▶ Requirements
Extract each line of the material below that contains the string "instances".

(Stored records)
+++++

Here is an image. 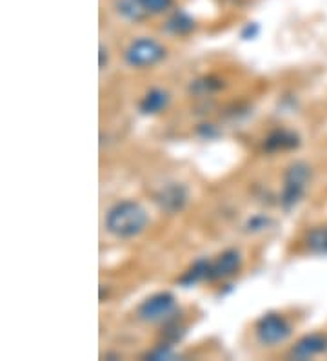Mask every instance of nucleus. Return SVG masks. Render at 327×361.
Wrapping results in <instances>:
<instances>
[{
  "label": "nucleus",
  "instance_id": "1",
  "mask_svg": "<svg viewBox=\"0 0 327 361\" xmlns=\"http://www.w3.org/2000/svg\"><path fill=\"white\" fill-rule=\"evenodd\" d=\"M148 223V212L136 201H120L105 214V230L118 239L136 238L144 232Z\"/></svg>",
  "mask_w": 327,
  "mask_h": 361
},
{
  "label": "nucleus",
  "instance_id": "2",
  "mask_svg": "<svg viewBox=\"0 0 327 361\" xmlns=\"http://www.w3.org/2000/svg\"><path fill=\"white\" fill-rule=\"evenodd\" d=\"M311 179V168L304 161L289 164L283 172V188L280 194V207L286 212L293 210L302 201L305 194V186Z\"/></svg>",
  "mask_w": 327,
  "mask_h": 361
},
{
  "label": "nucleus",
  "instance_id": "3",
  "mask_svg": "<svg viewBox=\"0 0 327 361\" xmlns=\"http://www.w3.org/2000/svg\"><path fill=\"white\" fill-rule=\"evenodd\" d=\"M179 303L171 292H157L142 301L136 309V316L144 323H171L177 322Z\"/></svg>",
  "mask_w": 327,
  "mask_h": 361
},
{
  "label": "nucleus",
  "instance_id": "4",
  "mask_svg": "<svg viewBox=\"0 0 327 361\" xmlns=\"http://www.w3.org/2000/svg\"><path fill=\"white\" fill-rule=\"evenodd\" d=\"M164 59L166 48L151 37H139L124 51V61L131 68H151Z\"/></svg>",
  "mask_w": 327,
  "mask_h": 361
},
{
  "label": "nucleus",
  "instance_id": "5",
  "mask_svg": "<svg viewBox=\"0 0 327 361\" xmlns=\"http://www.w3.org/2000/svg\"><path fill=\"white\" fill-rule=\"evenodd\" d=\"M291 332L293 329L288 319L276 312L264 314L255 325L257 341L264 347H275V345L283 343L291 336Z\"/></svg>",
  "mask_w": 327,
  "mask_h": 361
},
{
  "label": "nucleus",
  "instance_id": "6",
  "mask_svg": "<svg viewBox=\"0 0 327 361\" xmlns=\"http://www.w3.org/2000/svg\"><path fill=\"white\" fill-rule=\"evenodd\" d=\"M242 254L236 248H227L217 261H213L210 267V274H207V281H224V279L233 278L240 269H242Z\"/></svg>",
  "mask_w": 327,
  "mask_h": 361
},
{
  "label": "nucleus",
  "instance_id": "7",
  "mask_svg": "<svg viewBox=\"0 0 327 361\" xmlns=\"http://www.w3.org/2000/svg\"><path fill=\"white\" fill-rule=\"evenodd\" d=\"M155 201L167 214H177V212L182 210L186 207V203H188V190H186L184 185H180V183H173V185L164 186L155 195Z\"/></svg>",
  "mask_w": 327,
  "mask_h": 361
},
{
  "label": "nucleus",
  "instance_id": "8",
  "mask_svg": "<svg viewBox=\"0 0 327 361\" xmlns=\"http://www.w3.org/2000/svg\"><path fill=\"white\" fill-rule=\"evenodd\" d=\"M323 350H327V339L320 334H307L293 345L289 356H291L293 360L304 361L319 356Z\"/></svg>",
  "mask_w": 327,
  "mask_h": 361
},
{
  "label": "nucleus",
  "instance_id": "9",
  "mask_svg": "<svg viewBox=\"0 0 327 361\" xmlns=\"http://www.w3.org/2000/svg\"><path fill=\"white\" fill-rule=\"evenodd\" d=\"M171 97L166 90L162 88H151L146 93L142 101L139 104V111L142 115H157L162 114L169 106Z\"/></svg>",
  "mask_w": 327,
  "mask_h": 361
},
{
  "label": "nucleus",
  "instance_id": "10",
  "mask_svg": "<svg viewBox=\"0 0 327 361\" xmlns=\"http://www.w3.org/2000/svg\"><path fill=\"white\" fill-rule=\"evenodd\" d=\"M300 146V137L295 132L289 130H276V132L269 133L264 142V150L273 154V152H286V150H295Z\"/></svg>",
  "mask_w": 327,
  "mask_h": 361
},
{
  "label": "nucleus",
  "instance_id": "11",
  "mask_svg": "<svg viewBox=\"0 0 327 361\" xmlns=\"http://www.w3.org/2000/svg\"><path fill=\"white\" fill-rule=\"evenodd\" d=\"M195 27V18L189 17V15L184 13V11H174V13L167 18L166 24H164V31L173 37L189 35Z\"/></svg>",
  "mask_w": 327,
  "mask_h": 361
},
{
  "label": "nucleus",
  "instance_id": "12",
  "mask_svg": "<svg viewBox=\"0 0 327 361\" xmlns=\"http://www.w3.org/2000/svg\"><path fill=\"white\" fill-rule=\"evenodd\" d=\"M115 9L127 23H142L149 17L148 11L139 4V0H115Z\"/></svg>",
  "mask_w": 327,
  "mask_h": 361
},
{
  "label": "nucleus",
  "instance_id": "13",
  "mask_svg": "<svg viewBox=\"0 0 327 361\" xmlns=\"http://www.w3.org/2000/svg\"><path fill=\"white\" fill-rule=\"evenodd\" d=\"M210 267H211V263L207 259L195 261V263H193L191 267L186 270V272H184L182 278L179 279V285L189 288V286H193V285H198V283H202V281H207Z\"/></svg>",
  "mask_w": 327,
  "mask_h": 361
},
{
  "label": "nucleus",
  "instance_id": "14",
  "mask_svg": "<svg viewBox=\"0 0 327 361\" xmlns=\"http://www.w3.org/2000/svg\"><path fill=\"white\" fill-rule=\"evenodd\" d=\"M305 248L314 256H327V226H316L305 235Z\"/></svg>",
  "mask_w": 327,
  "mask_h": 361
},
{
  "label": "nucleus",
  "instance_id": "15",
  "mask_svg": "<svg viewBox=\"0 0 327 361\" xmlns=\"http://www.w3.org/2000/svg\"><path fill=\"white\" fill-rule=\"evenodd\" d=\"M224 86V80L217 79V77H202L191 82V92L196 95H210V93L217 92Z\"/></svg>",
  "mask_w": 327,
  "mask_h": 361
},
{
  "label": "nucleus",
  "instance_id": "16",
  "mask_svg": "<svg viewBox=\"0 0 327 361\" xmlns=\"http://www.w3.org/2000/svg\"><path fill=\"white\" fill-rule=\"evenodd\" d=\"M139 4L148 11V15H160L173 6V0H139Z\"/></svg>",
  "mask_w": 327,
  "mask_h": 361
},
{
  "label": "nucleus",
  "instance_id": "17",
  "mask_svg": "<svg viewBox=\"0 0 327 361\" xmlns=\"http://www.w3.org/2000/svg\"><path fill=\"white\" fill-rule=\"evenodd\" d=\"M271 225H273V221H271L267 216H262L260 214V216L251 217V219L245 223L244 228H245V232H249V233H258V232H264V230H267Z\"/></svg>",
  "mask_w": 327,
  "mask_h": 361
},
{
  "label": "nucleus",
  "instance_id": "18",
  "mask_svg": "<svg viewBox=\"0 0 327 361\" xmlns=\"http://www.w3.org/2000/svg\"><path fill=\"white\" fill-rule=\"evenodd\" d=\"M148 360H174L177 357V353L173 350V345L169 343H160L158 347H155L151 353L146 354Z\"/></svg>",
  "mask_w": 327,
  "mask_h": 361
},
{
  "label": "nucleus",
  "instance_id": "19",
  "mask_svg": "<svg viewBox=\"0 0 327 361\" xmlns=\"http://www.w3.org/2000/svg\"><path fill=\"white\" fill-rule=\"evenodd\" d=\"M258 33H260V26H258L257 23H249L245 24L244 30L240 31V37H242L244 40H253L257 39Z\"/></svg>",
  "mask_w": 327,
  "mask_h": 361
},
{
  "label": "nucleus",
  "instance_id": "20",
  "mask_svg": "<svg viewBox=\"0 0 327 361\" xmlns=\"http://www.w3.org/2000/svg\"><path fill=\"white\" fill-rule=\"evenodd\" d=\"M196 133H198L202 139H207V141H211V139L218 137V130L214 128L213 124H198Z\"/></svg>",
  "mask_w": 327,
  "mask_h": 361
},
{
  "label": "nucleus",
  "instance_id": "21",
  "mask_svg": "<svg viewBox=\"0 0 327 361\" xmlns=\"http://www.w3.org/2000/svg\"><path fill=\"white\" fill-rule=\"evenodd\" d=\"M98 68L101 70H105V66H108V61H109V55H108V49H105L104 44H101V48H98Z\"/></svg>",
  "mask_w": 327,
  "mask_h": 361
}]
</instances>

+++++

▶ Solution for this problem
Wrapping results in <instances>:
<instances>
</instances>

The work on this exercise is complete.